__Texto para leitura__:
▼▼▼
10 Fevereiro 2019
“Construir poder popular exclusivamente de cima é se condenar ao fracasso, cedo ou tarde. E podemos facilmente nos ver no espelho do Brasil e Venezuela”, analisa Roberto Pineda, ao comentar a conjuntura política de El Salvador, em artigo publicado por Alai, 07-02-2019. A tradução é do Cepat.
Os resultados das recentes eleições presidenciais em El Salvador, que favoreceram majoritariamente a candidatura do jovem político Nayib Bukele, enviaram para o terceiro lugar o principal partido de esquerda, a FMLN [Frente Farabundo Martí de Libertação Nacional], já que as poderosas maquinarias eleitorais da ARENA [Aliança Republicada Nacionalista] e da FMLN foram literalmente varridas pela avalanche popular de eleitores pró-Nayib.
Esta situação merece do movimento popular salvadorenho um esforço em compreender as razões desta derrota, bem como vislumbrar as rotas que permitam recuperar a confiança dos setores populares em uma alternativa de esquerda.
Há uma nova realidade política, desde março do ano passado, que se pretende ocultar via voluntarismo, messianismo e sectarismo, mas enquanto não for reconhecida crítica e autocriticamente, não se conseguirá superá-la e o isolamento da esquerda será maior.
E tudo isto no marco de uma crescente e exitosa ofensiva da direita em nível latino-americano, mas também no marco das combativas marchas dos coletes amarelos na Europa. Na continuidade, identificamos algumas tendências neste ainda confuso e complexo panorama.
A ruptura da FMLN com Nayib Bukele, ex-prefeito de San Salvador, foi um grave erro estratégico, mais que tático, já que: a) rompe a aliança política construída com importantes setores do capital árabe a partir da candidatura de Mauricio Funes, em 2007, para privilegiar a aliança com setores do capital transnacional. Esta aliança com o capital árabe era chave para enfrentar politicamente o capital oligárquico representado na ARENA; b) esta ruptura cria uma lacuna política entre setores revolucionários (Frente) e setores democráticos (Nayib), o que fragiliza as forças pela mudança social e historicamente sempre conduziu ao fracasso de projeto popular; e c) indiscutivelmente, Nayib é o personagem político mais carismático dos últimos 50 anos, e enfrentá-lo eleitoralmente foi um claro exemplo de prepotência e evidente suicídio político.
▲▲▲
__Dados brutos__:
▼▼▼
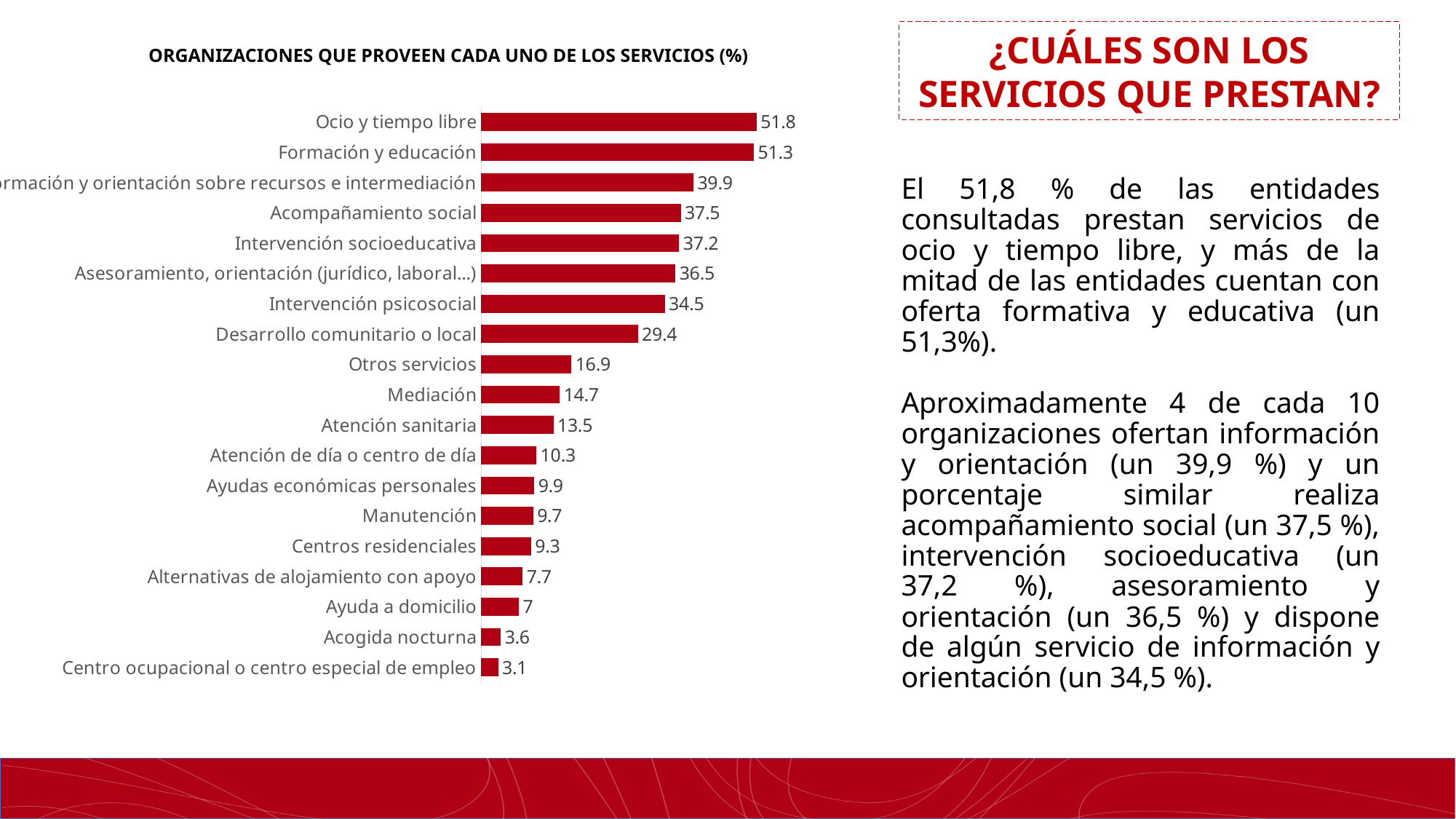
How many categories are shown in the chart? 19 What type of chart is shown on the slide? Bar chart What is the value for Acogida nocturna? 3.6 What is the title of the chart? ORGANIZACIONES QUE PROVEEN CADA UNO DE LOS SERVICIOS (%) What is the value for Ocio y tiempo libre? 51.8 Which category has the highest value? Ocio y tiempo libre What is the value for Intervención psicosocial? 34.5 Which category has the lowest value? Centro ocupacional o centro especial de empleo What is the difference between the values for Ocio y tiempo libre and Centro ocupacional o centro especial de empleo? 48.7 Which is larger, the value for Acompañamiento social or the value for Intervención socioeducativa? Acompañamiento social What is the value for Mediación? 14.7 What is the difference between the values for Otros servicios and Mediación? 2.2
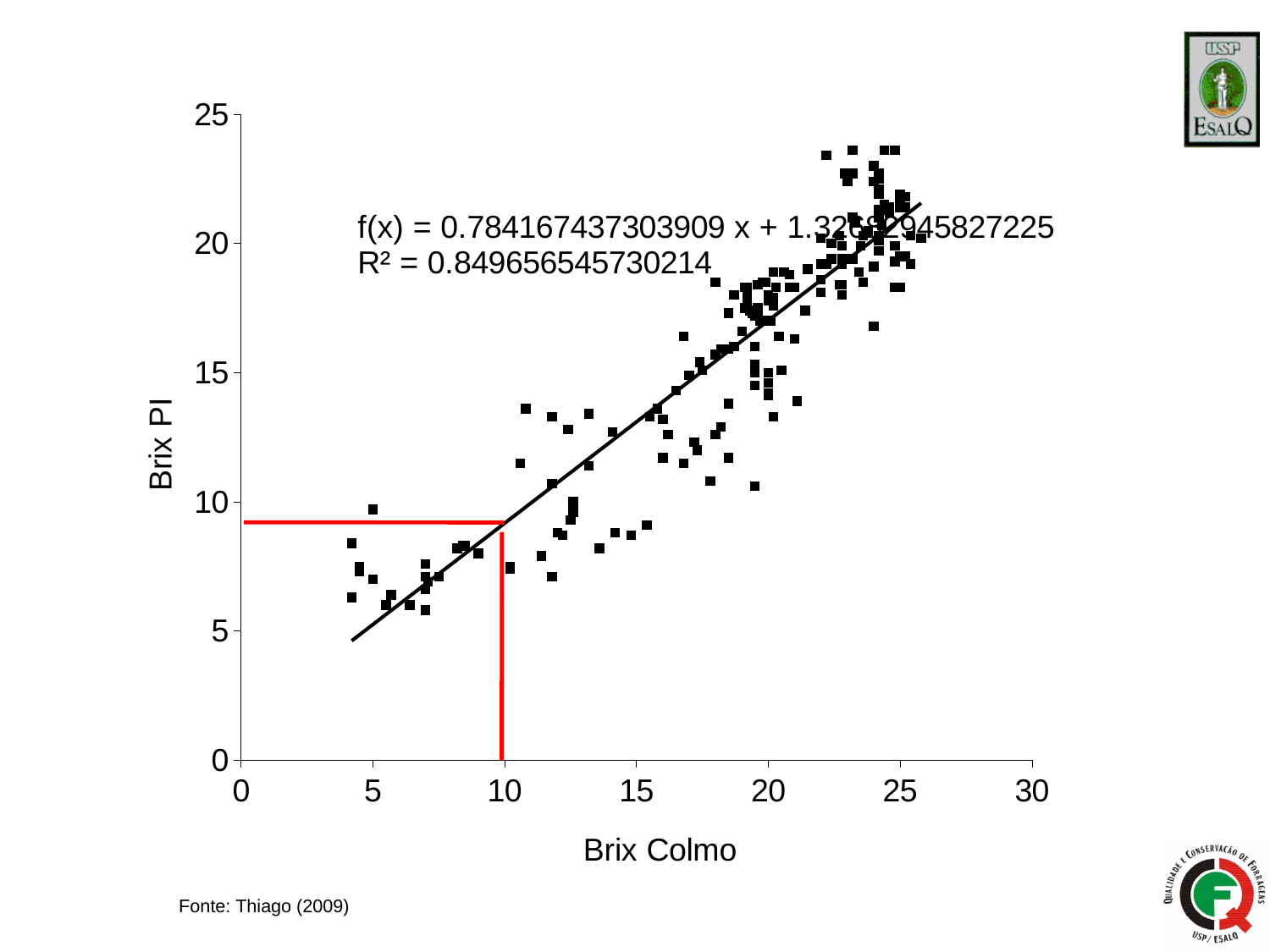
What is the label of the y axis? Brix PI What is the highest tick value shown on the x axis? 30 What is the highest tick value shown on the y axis? 25 What is the label of the x axis? Brix Colmo What kind of chart is shown on the slide? scatter chart What is the slope coefficient of x in the fitted equation f(x) shown on the chart? 0.784167437303909 What R² value is printed on the chart? 0.849656545730214 Is the Brix PI value of the highest plotted point greater or less than 20? greater Is the R² value shown on the chart greater or less than 0.8? greater Do the Brix PI values generally rise or fall as Brix Colmo increases? rise Is the Brix PI level marked by the red horizontal line greater or less than 10? less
▲▲▲
__Tarefas a realizar__:
• a. Transcreva o trecho do texto sobre as eleições em El Salvador que vai de "Há uma nova" até "esquerda será maior.".
• b. Segundo o texto sobre as eleições em El Salvador, em que posição a FMLN terminou as recentes eleições presidenciais?
As linhas constituem material à parte, sem relação com o texto sobre as eleições em El Salvador.

__Respostas por tarefa__:
• a.
Há uma nova realidade política, desde março do ano passado, que se pretende ocultar via voluntarismo, messianismo e sectarismo, mas enquanto não for reconhecida crítica e autocriticamente, não se conseguirá superá-la e o isolamento da esquerda será maior.

• b. Em terceiro lugar.